1.5-6:
The standard form of the equation is y'+(5/x)y = 7x
Let W be the integrating factor W=exp(int(p(x),x)), simplify to W=x^5.
Replace y'+(5/x)y by (Wy)'/W, clear fractions, apply quadrature.
According to the book's answers, this gives y=x^2+c/x^5. 
Use y(2)=5 to obtain c=32.

1.5-18:
The standard form of the equation is y'+(-2/x)y = x^2 cos(x).
Let W be the integrating factor W=exp(int(p(x),x)), simplify to W=1/x^2.
Replace y'+(-2/x)y by (Wy)'/W, clear fractions, apply quadrature.
The book's answer is y=x^2(sin(x)+c).

1.5-22:
The standard form of the equation is y'+(-2x)y = 3 x^2 exp(x^2).
Notation: exp(u) means e^u. For example, exp(-1) is 1/e.
Let W be the integrating factor W=exp(int(p(x),x)), simplify to W=exp(-x^2).
Replace y'+(-2x)y by (Wy)'/W, clear fractions, apply quadrature.
The book answers imply y=(x^3+c)exp(x^2).
Use y(0)=5 to obtain c=5.

1.5-34:
The units should be taken as millions of cubic feet.

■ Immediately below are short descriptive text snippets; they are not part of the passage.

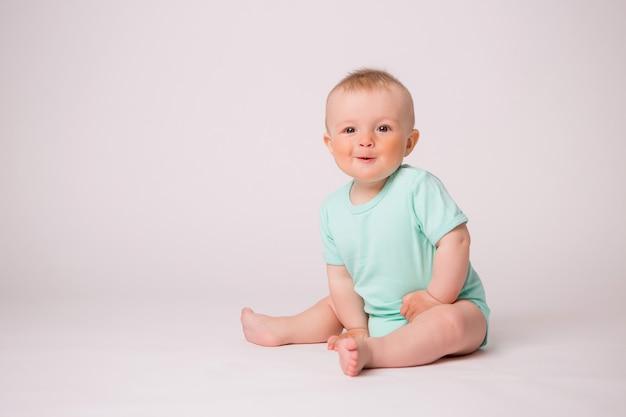 Babyjongen die op wit glimlacht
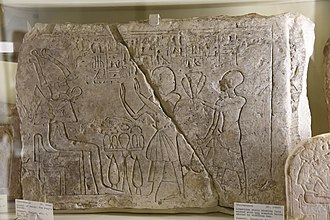 Sopdu - Lintel of Raiay, the King's scribe, and the first god's servant of Sopdu Nakht. Both stand before Osiris. 19th Dynasty. From Egypt. The Petrie Museum of Egyptian Archaeology, London
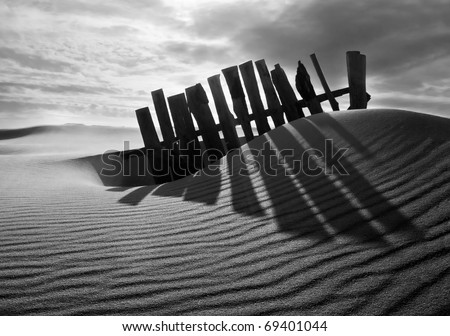 fence is in the sand - stock photo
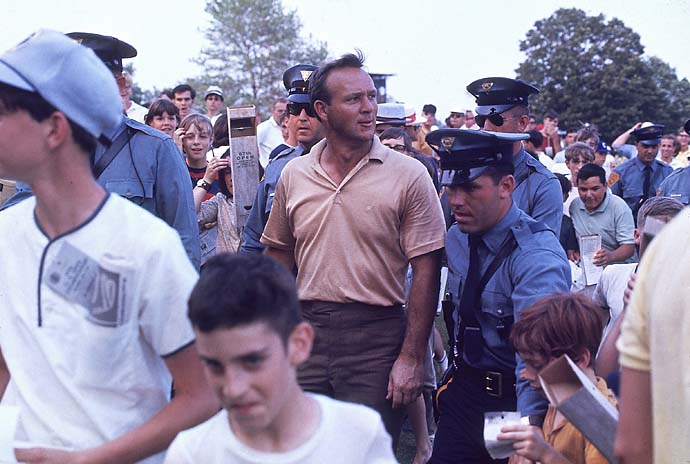 Arnold Palmer gets escorted past fans by police officers during the 1967 U.S. Open at Baltusrol Golf Club in Springfield, N.J.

The textbook gives the initial value problem x'=r_i c_i - (r_0/v)x,
x(0)=x_0. 

The initial value is x_0 =(0.25/100)8000, the output rate is r_0=500,
and the tank volume is V=8000.

Please determine the value for the input concentration, constant c_i.
You should obtain r_ic_i=1/4.

Then solve the initial value problem.
The book's answer t =  16 ln 4 = 22.2 days is correct.